At one of the parishes I served at in Florida, I got to know this gentleman who came to church with his wife every Sunday, although he was not Catholic. One time when I was meeting people after Mass, I saw him and I asked him if he had ever considered becoming Catholic. (I knew he had a son who was studying to become a priest.) I asked him if he would be willing to come to an RCIA meeting. He said he would. He entered the program and actually became Catholic before his son was ordained, so he could take communion at his son’s Ordination Mass. I asked him why he didn’t become Catholic sooner. He simply said no one had ever asked him. It was a great example to me that we need to be open to the call of God and invite everyone to participate.

Question 4: Each part of our life journey is touched by the holy, and we in turn are asked to bring Christ to others. Can you share such a moment from your life?

I try to do that every day. I have always loved my name Christa. I have always felt that since I am named after Christ, I need to show his love and compassion as much as I can.

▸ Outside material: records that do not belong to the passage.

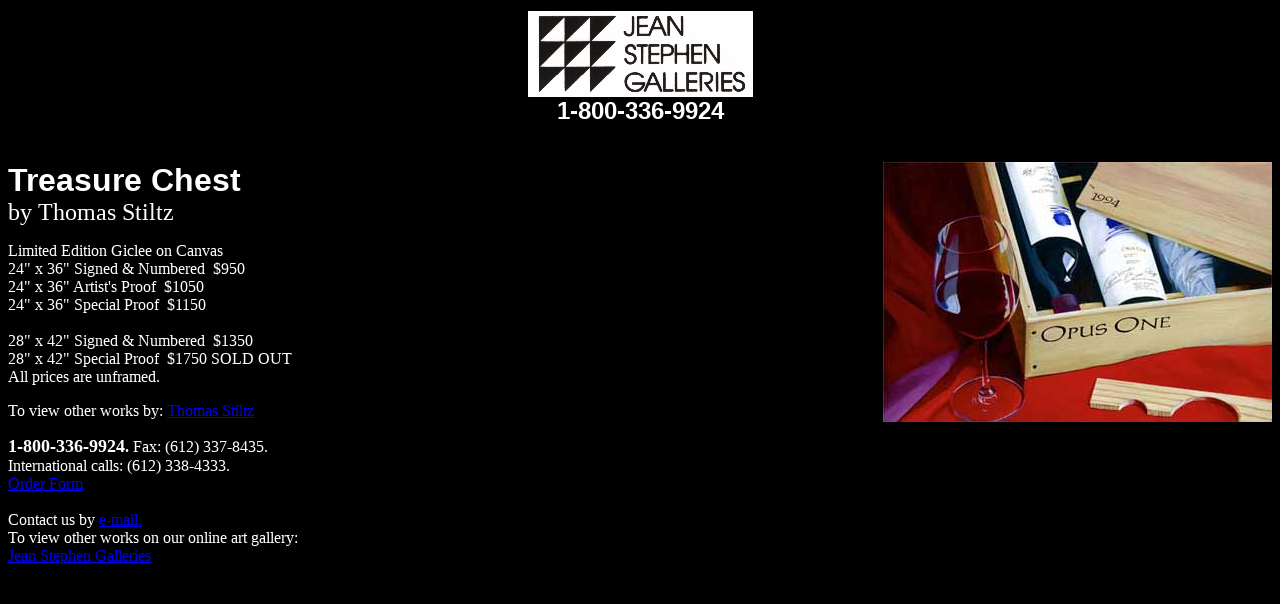

--- FILE ---
content_type: text/html
request_url: https://jeanstephengalleries.com/stiltz-treasurechest.html
body_size: 979
content:
<!DOCTYPE HTML PUBLIC "-//IETF//DTD HTML 3.0//EN" "html.dtd">
<html>

<head>

<title>Treasure Chest by Thomas Stiltz</title>

<meta name="description" content="treasure chest, thomas stiltz, wine art, giclee, serigraph, stiltz">
<META name="keywords" content="stiltz, cabernet, napa, bordeaux, burgundy, chardonnay">
</head>
<body bgcolor="#000000">
<center>
<table border="0">
        <tr>


		<td align="center"><font color="#FFFFFF">
		<IMG SRC="jeanstephensmall.jpg" border="1" width="223" height="84"><br> 
		<b><font face="Arial" size="5"> 1-800-336-9924</font></b>
			</td>
                
       
                
        </tr></table></center><font color="#FFFFFF"><br>
</font>
<p><font color="#FFFFFF"><img border="0" src="stiltz-treasurechest.jpg" align="right" width="389" height="260"><b><font face="Arial" size="6">Treasure 
Chest</font></b><font SIZE="5"><br>
by Thomas Stiltz</font></font><p>
<font color="#ffffff">Limited Edition Giclee on Canvas<br>
</font><font color="#FFFFFF">24&quot; x 36&quot; Signed &amp; Numbered&nbsp; $950<br>
24&quot; x 36&quot; Artist's Proof&nbsp; $1050<br>
24&quot; x 36&quot; Special Proof&nbsp; $1150<br>
<br>
28&quot; x 42&quot; Signed &amp; Numbered&nbsp; $1350<br>
28&quot; x 42&quot; Special Proof&nbsp; $1750 SOLD OUT<br>
All prices are unframed.</font><p>
<font color="#FFFFFF">
To view other works by: <a href="stiltz.html">Thomas Stiltz</a></font><p>
<font color="#FFFFFF">
<b> <font size="4">1-800-336-9924</font>.</b>
Fax: (612) 337-8435.<br>
International calls: (612) 338-4333.<br>
</font><font color="#ffffff">
<a href="https://www.enetcart.com/gallery.html">Order Form</a><br>
</font><font color="#FFFFFF">
<br>
Contact us by <a href="mailto:jsg@jeanstephengalleries.com">e-mail.</a><br>
To view other works on our online art gallery:<br>
<a HREF="https://jeanstephengalleries.com">Jean Stephen Galleries</a>
</font>
</body>

<script>'undefined'=== typeof _trfq || (window._trfq = []);'undefined'=== typeof _trfd && (window._trfd=[]),_trfd.push({'tccl.baseHost':'secureserver.net'},{'ap':'cpsh-oh'},{'server':'p3plzcpnl506966'},{'dcenter':'p3'},{'cp_id':'10026048'},{'cp_cl':'8'}) // Monitoring performance to make your website faster. If you want to opt-out, please contact web hosting support.</script><script src='https://img1.wsimg.com/traffic-assets/js/tccl.min.js'></script></html>

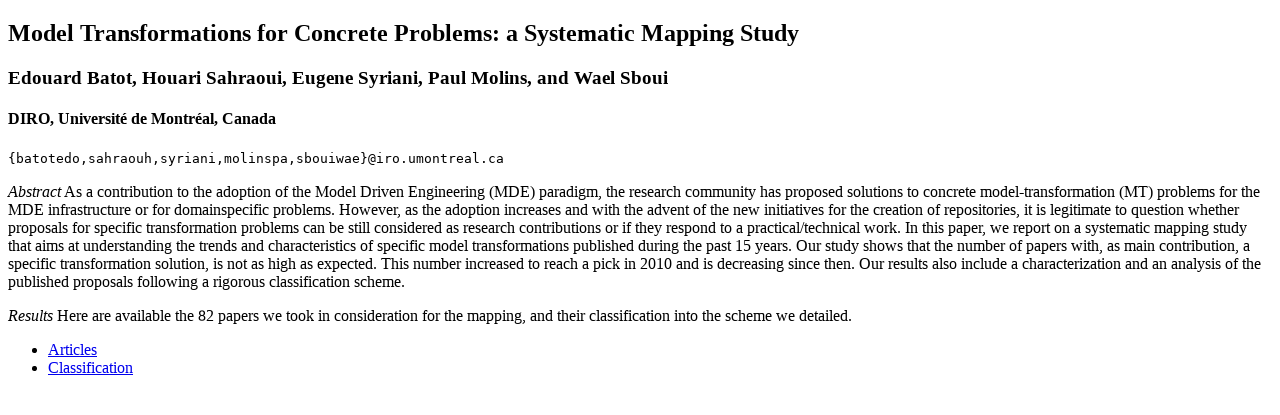

--- FILE ---
content_type: text/html; charset=utf-8
request_url: https://geodes.iro.umontreal.ca/publication_material/modeltransformSMS/ISMT/
body_size: 959
content:
<?xml version="1.0" encoding="UTF-8"?>
<!DOCTYPE html PUBLIC "-//W3C//DTD XHTML 1.0 Strict//EN"
                      "http://www.w3.org/TR/xhtml1/DTD/xhtml1-strict.dtd">
<html xmlns="http://www.w3.org/1999/xhtml">
    <head>
        <title>ICMT2015 - Concrete model transformations : a systematic mapping</title>
        <link rel="stylesheet" href="http://geodes.iro.umontreal.ca/assets/css/bootstrap.min.css"/>
        <link rel="stylesheet" href="http://geodes.iro.umontreal.ca/assets/css/bootstrap-responsive.min.css"/>
        <link rel="stylesheet" type="text/css" href="http://geodes.iro.umontreal.ca/assets/css/main.css" />
    </head>
    <body>
        <div class="container geodes-content">
            <h2>Model Transformations for Concrete Problems: a Systematic Mapping Study</h2>
        
            <h3>Edouard Batot, Houari Sahraoui, Eugene Syriani, Paul Molins, and Wael Sboui</h3>
            <h4>DIRO, Universit&eacute; de Montr&eacute;al, Canada<br/></h4>
            <p><code>{batotedo,sahraouh,syriani,molinspa,sbouiwae}@iro.umontreal.ca</code></p>
                
            
            <div>
                
                <p><em>Abstract</em>&nbsp;As a contribution to the adoption of the Model Driven Engineering
                    (MDE) paradigm, the research community has proposed solutions to concrete
                    model-transformation (MT) problems for the MDE infrastructure or for domainspecific
                    problems. However, as the adoption increases and with the advent of the
                    new initiatives for the creation of repositories, it is legitimate to question whether
                    proposals for specific transformation problems can be still considered as research
                    contributions or if they respond to a practical/technical work. In this paper, we
                    report on a systematic mapping study that aims at understanding the trends and
                    characteristics of specific model transformations published during the past 15
                    years. Our study shows that the number of papers with, as main contribution,
                    a specific transformation solution, is not as high as expected. This number increased
                    to reach a pick in 2010 and is decreasing since then. Our results also
                    include a characterization and an analysis of the published proposals following a
                    rigorous classification scheme.</p>
                <p><em>Results</em>&nbsp;Here are available the 82 papers we took in consideration for the mapping, and their classification into the scheme we detailed. </p>
                <ul>
                    <li><a href="results_export_fichiers/sheet001.htm">Articles</a></li>
                    <li><a href="results_export_fichiers/sheet002.htm">Classification</a></li>
                </ul>
            </div>
        </div>
    </body>
</html>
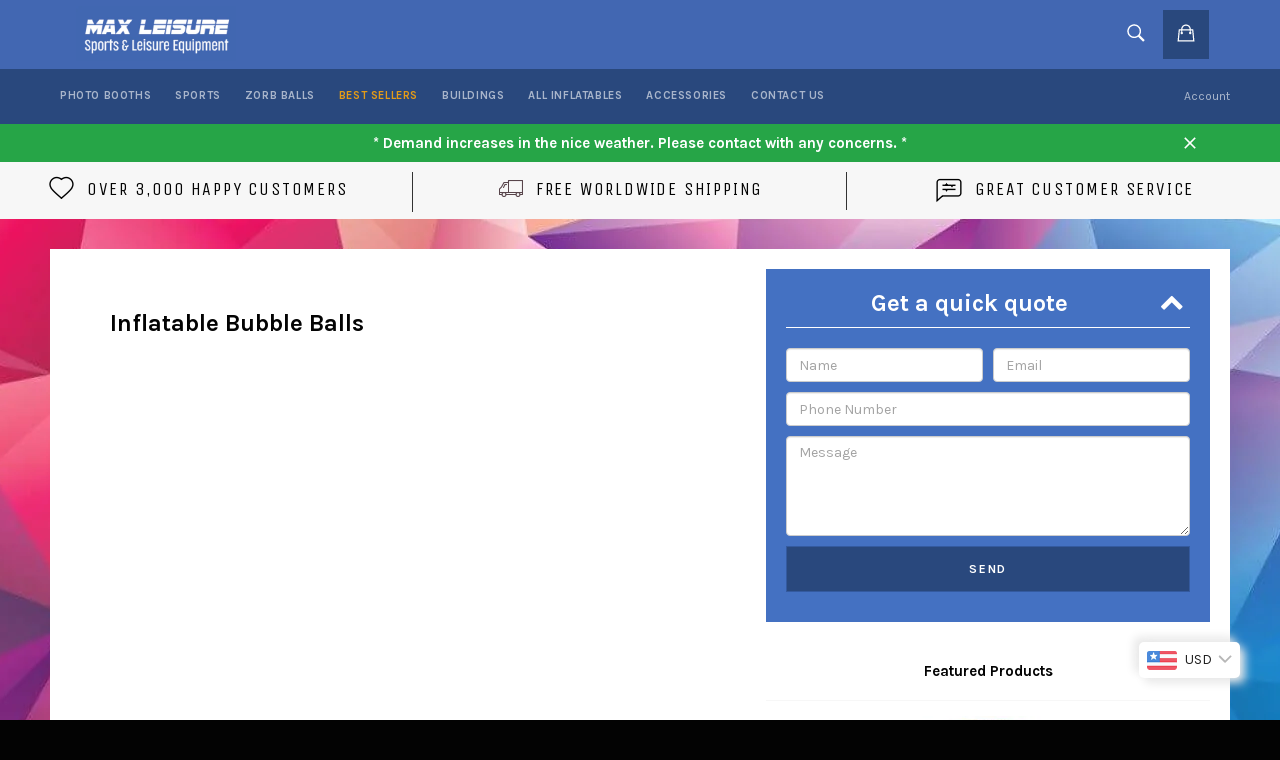

--- FILE ---
content_type: text/javascript
request_url: https://cdn.shopify.com/s/files/1/1151/4126/files/form-slide.js?16838758627285767724
body_size: -504
content:
function responsiveContact(){$(".enquiry h2").off("click"),$(".enquiry h2").on("click",function(){$(this).closest(".enquiry").find("form").slideToggle(),$(this).find("em").toggleClass("fa-chevron-up fa-chevron-down")})}(function($2){$2(window).width()<420&&responsiveContact()})(jQuery);
//# sourceMappingURL=/s/files/1/1151/4126/files/form-slide.js.map?16838758627285767724=
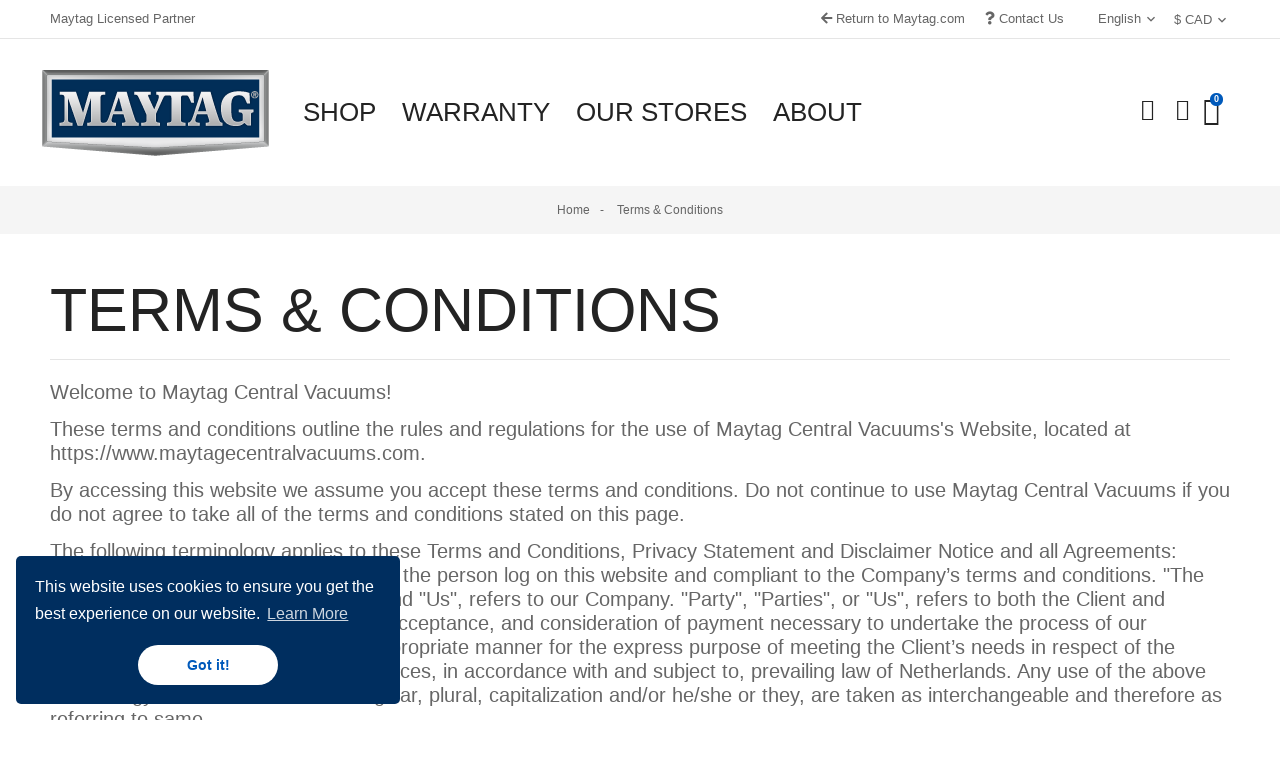

--- FILE ---
content_type: text/javascript
request_url: https://www.maytagcentralvacuums.com/modules/tdsizecharts/views/js/front.js
body_size: 99
content:
/**
*  @author    ThemeDelights
*  @copyright 2015-2019 ThemeDelights. All Rights Reserved.
*  @license   http://www.gnu.org/licenses/gpl-2.0.html GNU/GPL
*/

jQuery(document).ready(function( $ ) {
	productTdSizeChart();
	// prestashop.on('updatedProduct', function (event) {
	// 	product360Button();
	// });
	$('body').on('shown.bs.modal', '.quickview', (function() {
		productTdSizeChart();
	}));
});

function productTdSizeChart() {
	$('.tdsize-chart a').magnificPopup({
		type: 'inline',
		mainClass: 'mfp-fade',
		preloader: false,
		fixedContentPos: false,
	});
}
/* Product 360 view End*/

--- FILE ---
content_type: text/javascript
request_url: https://www.maytagcentralvacuums.com/modules/tdsearchblock/views/js/tdsearchblock.js
body_size: 292
content:
/**
*  @author    ThemeDelights
*  @copyright 2015-2019 ThemeDelights. All Rights Reserved.
*  @license   http://www.gnu.org/licenses/gpl-2.0.html GNU/GPL
*/

$(function(){
    var content_result = "<div id='tdsearch_result_content'><div id='tdsearch_result' class='td-container'></div></div>";
    $(content_result).insertAfter("#search_block_top #searchbox");

    $('#search_query_nav').click(function(){
        $("#search_block_top").addClass('show');
    });

    $('body').click(function(){
        $('#tdsearch_result_content').slideUp(300);
        $("#search_block_top").removeClass('show');
    });

    $('#searchbox input.search_query').keyup(function(){ 
        $('.ac_results').remove();
        $('#tdsearch_result_content').slideDown(400);
        if(this.value.length < 3) {
            $('#tdsearch_result').html("<div class='char_limit'>" + limitCharacter + "</div>");				
        } else {
            var id_cat = $('#search_category').val();
            searchTdProducts(this.value, id_cat);
        }
    });

    $( "#search_category" ).change(function() {
        if($('#searchbox input.search_query').val().length < 3) {
            $('#tdsearch_result').html("<div class='char_limit'>" + limitCharacter + "</div>");
        } else {
            var id_cat = $('#search_category').val();
            searchTdProducts($('#searchbox input.search_query').val(), id_cat);
        }
    });
});

function searchTdProducts(inputString, id_cat) {
    $.post($('#td_ajax_search_url input.ajaxUrl').val(), {queryString: inputString, id_Cat: id_cat}, function(data){ 
        $('#tdsearch_result').html(data);
    });
}


--- FILE ---
content_type: text/javascript
request_url: https://www.maytagcentralvacuums.com/themes/PRS028/assets/js/custom.js
body_size: -16
content:
/*
 * Custom code goes here.
 * A template should always ship with an empty custom.js
 */

/* Martin Gerard - Gets all ® in sup */
$(document).ready(function() {
  $('body :not(script)').contents().filter(function() {
      return this.nodeType === 3;
  }).replaceWith(function() {
      return this.nodeValue.replace(/[®]/g, '<sup>®</sup>');
  });
});
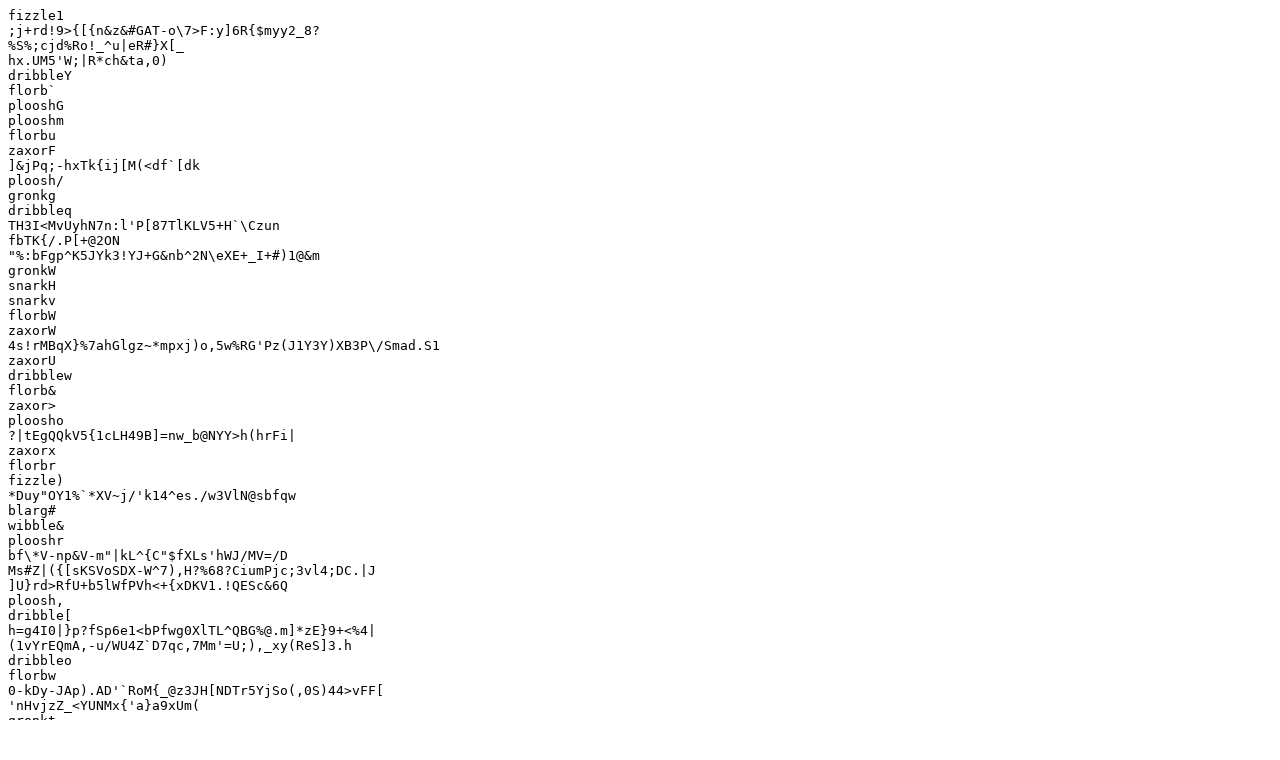

--- FILE ---
content_type: text/plain
request_url: https://findheim.at/de/immobilie/ruhige-und-gemuetliche-3-4-zimmer-wohnung-zum-innenhof-ausgerichtet-top-infrastruktur-b859e476
body_size: 1883
content:
fizzle1
;j+rd!9>{[{n&z&#GAT-o\7>F:y]6R{$myy2_8?
%S%;cjd%Ro!_^u|eR#}X[_
hx.UM5'W;|R*ch&ta,0)
dribbleY
florb`
plooshG
plooshm
florbu
zaxorF
]&jPq;-hxTk{ij[M(<df`[dk
ploosh/
gronkg
dribbleq
TH3I<MvUyhN7n:l'P[87TlKLV5+H`\Czun
fbTK{/.P[+@2ON
"%:bFgp^K5JYk3!YJ+G&nb^2N\eXE+_I+#)1@&m
gronkW
snarkH
snarkv
florbW
zaxorW
4s!rMBqX}%7ahGlgz~*mpxj)o,5w%RG'Pz(J1Y3Y)XB3P\/Smad.S1
zaxorU
dribblew
florb&
zaxor>
ploosho
?|tEgQQkV5{1cLH49B]=nw_b@NYY>h(hrFi|
zaxorx
florbr
fizzle)
*Duy"OY1%`*XV~j/'k14^es./w3VlN@sbfqw
blarg#
wibble&
plooshr
bf\*V-np&V-m"|kL^{C"$fXLs'hWJ/MV=/D
Ms#Z|({[sKSVoSDX-W^7),H?%68?CiumPjc;3vl4;DC.|J
]U}rd>RfU+b5lWfPVh<+{xDKV1.!QESc&6Q
ploosh,
dribble[
h=g4I0|}p?fSp6e1<bPfwg0XlTL^QBG%@.m]*zE}9+<%4|
(1vYrEQmA,-u/WU4Z`D7qc,7Mm'=U;),_xy(ReS]3.h
dribbleo
florbw
0-kDy-JAp).AD'`RoM{_@z3JH[NDTr5YjSo(,0S)44>vFF[
'nHvjzZ_<YUNMx{'a}a9xUm(
gronkt
fizzleT
OxD`ANcnzQ~kY7>is.&^|.!P;0U7Q'VsF\sUWZVwGA&f/{*">O(H
plooshO
plooshD
LMq>[O@Dzlf8|S!:M|'V3~"T/$g'Wx)&Xt!HRv(X9VPk9L]d"Hj
gronkE
zaxoro
fizzle\
bu_pizA!~r0.ZOf#
X6#EvJay#Po9vF=`nDgve0
ploosh,
gronkx
gronk(
blarg[
gronks
.GL-6W[&wHjH^DZBVr?CC'{O,1{3I3
wibble(
Tc(#VF"A)BSbS*0[r(ViR.#2A^~DL$'Dt[p;Kyf
wibble6
6gs?j1NV%@?%_0t*s:V:&
T1"[Xo`]q0au/cJ+n0%eF>#
MYMv|*Wu5=#4dsk,47RzXvG|3Ap:!3~1&8&}s+{VJ
c.9J<"oh$Vt$Xv!q?6w\wU&FQi>#.;MN"9B-]99qbOj^X3)N,&7
vGX;9&LqvVZWYYNl
{-l^P@eXP40l@:dU1&m'd=@[h|[T_$\^(^P?%QpyGy$m.x4__F
a-WakeUnpm_Pe9NY+P[QX2F\tr?T#Vc(b@8jwsG|7_iKhr&F|R4yxU@
6i|cV]cn2BXFo%;.R)*wNBRu&mjMQ[V[U9U~KGg^(DXsKs/8JIOf&5M
fizzleE
]irI{3?jpB02n1L]'YHmk]M>G2=U[nu9:.6D
florbr
quint$
B=dtVaOHo}=y*f=#Sg@3},_-#37wgu/7OCa25t>0Ce,-VKiXHJUd
blarg*
Fqjf7$~wlL244|mRw|,rq/,\gJN]^&Qog
oCVj+k0!Z4q:
EGceede$q)Q6\,`3N"al#hntA!*I*oz&/HsKM/kivApYQa5I~UOnPDv,Un8
0"aIe$M5>"HD>*sU>DpdY^5Vm3Ff+tYy9N:$#nW'_r""hw&#v9
9lD()pU&.:KU~OsFKw'U=?=KluWCAx5aPrf)HMm,JGD++e
gronko
FhM&=iFK-+$DnMVk|q39#+Y-|U-ybcZS,l_?elg]g3{>
quintT
|,&D}.&Z\1}5Gr<c!
+B]!("3{{4<xe7fz|"#wm1Hh1D:Z3LF];6<EMh+uI&*84_qc+b<
zaxory
4(lJ~Ik|l06g37E(ay^T4]N}^^*H<Y$4RF$Ij.XQzJv
_^}#)Kb[P%3
NkRFJHqtKngiC\.FpR{i.=S07q<o}W/C-_D'1;B`ah9
jp|Qqrxi?n_
dribbleL
ploosh2
wibblel
florb/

One time I interviewed at an affluent parish. After the interview I told the priest that I didn’t think they needed me. They seemed to have everything. He responded that his parish definitely needed me. They needed me to help them love Jesus more. A lot of people have told me that I have made a difference in their lives to help them love God more.

Question 5: Do you have a word of wisdom you’d like to share with people?

Everyone needs to know that we are unconditionally loved by God, regardless of what we do, we are still God’s beloved children and we will always have God’s love.